Jackie era camarera en uno de los hoteles de la ciudad. Casualmente
él, junto a todo su grupo de amigos, se hospedaba en el mismo hotel.
Ya había amanecido cuando llegaron. Se dirigió a su habitación y se
tumbó vestido en la cama. Durmió unas cuantas horas y se despertó hambriento.
Salió a la calle sin saber muy bien hacia dónde dirigirse. Paró en un puesto de
perritos calientes y pidió uno completo. Le atendió un hombre negro de avanzada
edad.
―Son tres pavos, amigo.
Instintivamente buscó su cartera y recordó que la había dejado en la
chaqueta la noche anterior.
―Disculpe señor, pero creo que he perdido la cartera.
―Disculpe usted, señor, pero creo que no es mi problema. ¡Brandon!
¡Lewis! Aquí nuestro amigo quiere comer gratis.
Dos fornidos hombres aparecieron de la nada levantándole por las
axilas.
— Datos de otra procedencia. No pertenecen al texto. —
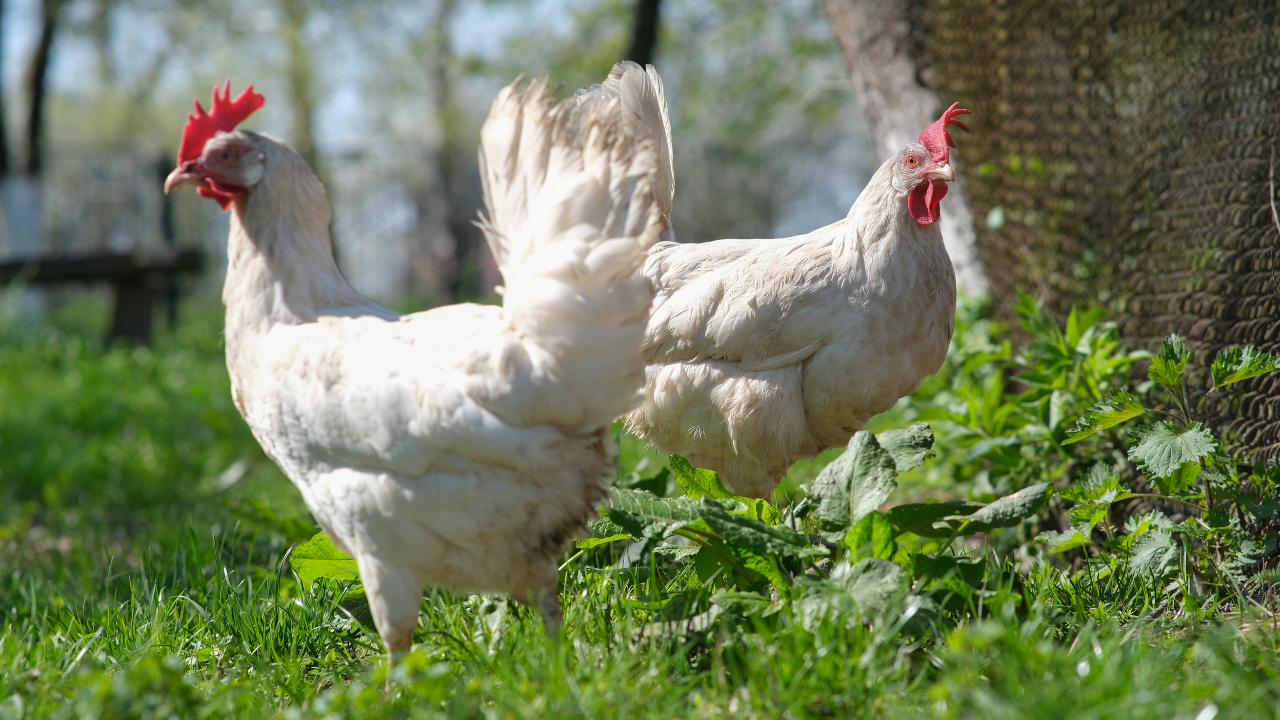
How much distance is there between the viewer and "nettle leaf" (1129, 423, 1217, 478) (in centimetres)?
239

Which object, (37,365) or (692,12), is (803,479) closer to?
(37,365)

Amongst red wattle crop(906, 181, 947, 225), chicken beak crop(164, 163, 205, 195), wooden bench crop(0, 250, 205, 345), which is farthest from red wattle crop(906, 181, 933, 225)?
wooden bench crop(0, 250, 205, 345)

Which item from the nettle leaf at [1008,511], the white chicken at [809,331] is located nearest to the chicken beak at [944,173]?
the white chicken at [809,331]

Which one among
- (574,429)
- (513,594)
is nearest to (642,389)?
(574,429)

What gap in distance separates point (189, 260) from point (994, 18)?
8425 millimetres

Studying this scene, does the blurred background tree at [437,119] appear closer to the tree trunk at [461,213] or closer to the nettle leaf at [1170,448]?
the tree trunk at [461,213]

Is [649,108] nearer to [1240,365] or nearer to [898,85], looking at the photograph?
[898,85]

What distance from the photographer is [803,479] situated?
470cm

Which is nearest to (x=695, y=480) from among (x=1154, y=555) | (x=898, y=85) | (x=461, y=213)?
(x=1154, y=555)

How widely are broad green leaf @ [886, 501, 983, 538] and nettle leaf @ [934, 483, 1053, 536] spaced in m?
0.04

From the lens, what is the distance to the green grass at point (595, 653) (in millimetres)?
1841

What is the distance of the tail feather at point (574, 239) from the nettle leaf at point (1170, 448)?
1.44 meters

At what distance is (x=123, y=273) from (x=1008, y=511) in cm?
945

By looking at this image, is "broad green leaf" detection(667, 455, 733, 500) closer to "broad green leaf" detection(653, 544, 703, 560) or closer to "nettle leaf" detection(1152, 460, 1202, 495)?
"broad green leaf" detection(653, 544, 703, 560)
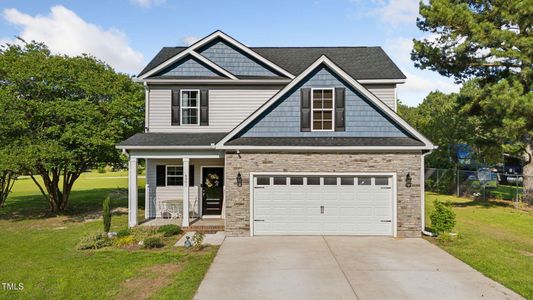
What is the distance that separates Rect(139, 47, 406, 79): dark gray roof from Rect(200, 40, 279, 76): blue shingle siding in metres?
1.89

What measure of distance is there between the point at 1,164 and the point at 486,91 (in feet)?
81.1

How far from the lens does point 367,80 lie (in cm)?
1622

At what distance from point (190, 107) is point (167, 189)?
13.2 ft

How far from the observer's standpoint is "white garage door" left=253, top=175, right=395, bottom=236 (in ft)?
41.3

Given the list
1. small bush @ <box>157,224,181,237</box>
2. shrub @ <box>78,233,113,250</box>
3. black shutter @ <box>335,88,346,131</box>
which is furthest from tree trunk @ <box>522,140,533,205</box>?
shrub @ <box>78,233,113,250</box>

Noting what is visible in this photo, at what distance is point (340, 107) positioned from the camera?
42.6ft

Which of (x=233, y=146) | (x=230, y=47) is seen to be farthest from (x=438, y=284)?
(x=230, y=47)

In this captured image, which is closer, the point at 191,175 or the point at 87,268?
the point at 87,268

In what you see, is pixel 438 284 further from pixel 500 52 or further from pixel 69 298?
pixel 500 52

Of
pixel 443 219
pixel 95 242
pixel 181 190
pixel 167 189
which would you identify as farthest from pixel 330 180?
pixel 95 242

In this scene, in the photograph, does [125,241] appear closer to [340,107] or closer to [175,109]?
[175,109]

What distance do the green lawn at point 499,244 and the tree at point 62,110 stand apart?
15.3 meters

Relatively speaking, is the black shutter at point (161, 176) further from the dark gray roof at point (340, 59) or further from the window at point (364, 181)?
the window at point (364, 181)

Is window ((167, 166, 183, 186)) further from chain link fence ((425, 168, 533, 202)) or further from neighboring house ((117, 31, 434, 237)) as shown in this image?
chain link fence ((425, 168, 533, 202))
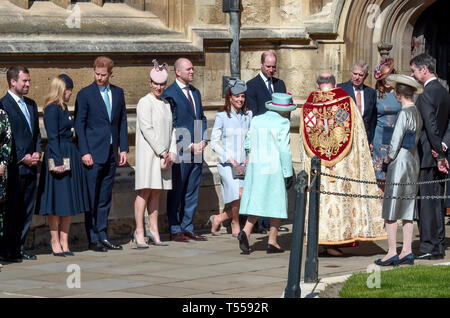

Lo arrastraron sin mediar palabra dentro de un local con las luces
apagadas hasta los aseos, donde le propinaron una paliza antes de quitarle el reloj
y arrojarlo dentro de uno de los cubículos, ya inconsciente.
Cuando abrió los ojos se vio sentado en la taza un váter con los
pantalones por las rodillas y un insoportable dolor de cuerpo. Se recompuso,
abrió la portezuela y reconoció el baño donde la noche anterior quiso aliviar
su malestar. Se lavó la cara y las manos y salió.
―¡Caramba, Johnny! Parece que no te fue mal ayer con la chica de
Pantone, ¿eh? Cuenta, cuéntanoslo todo.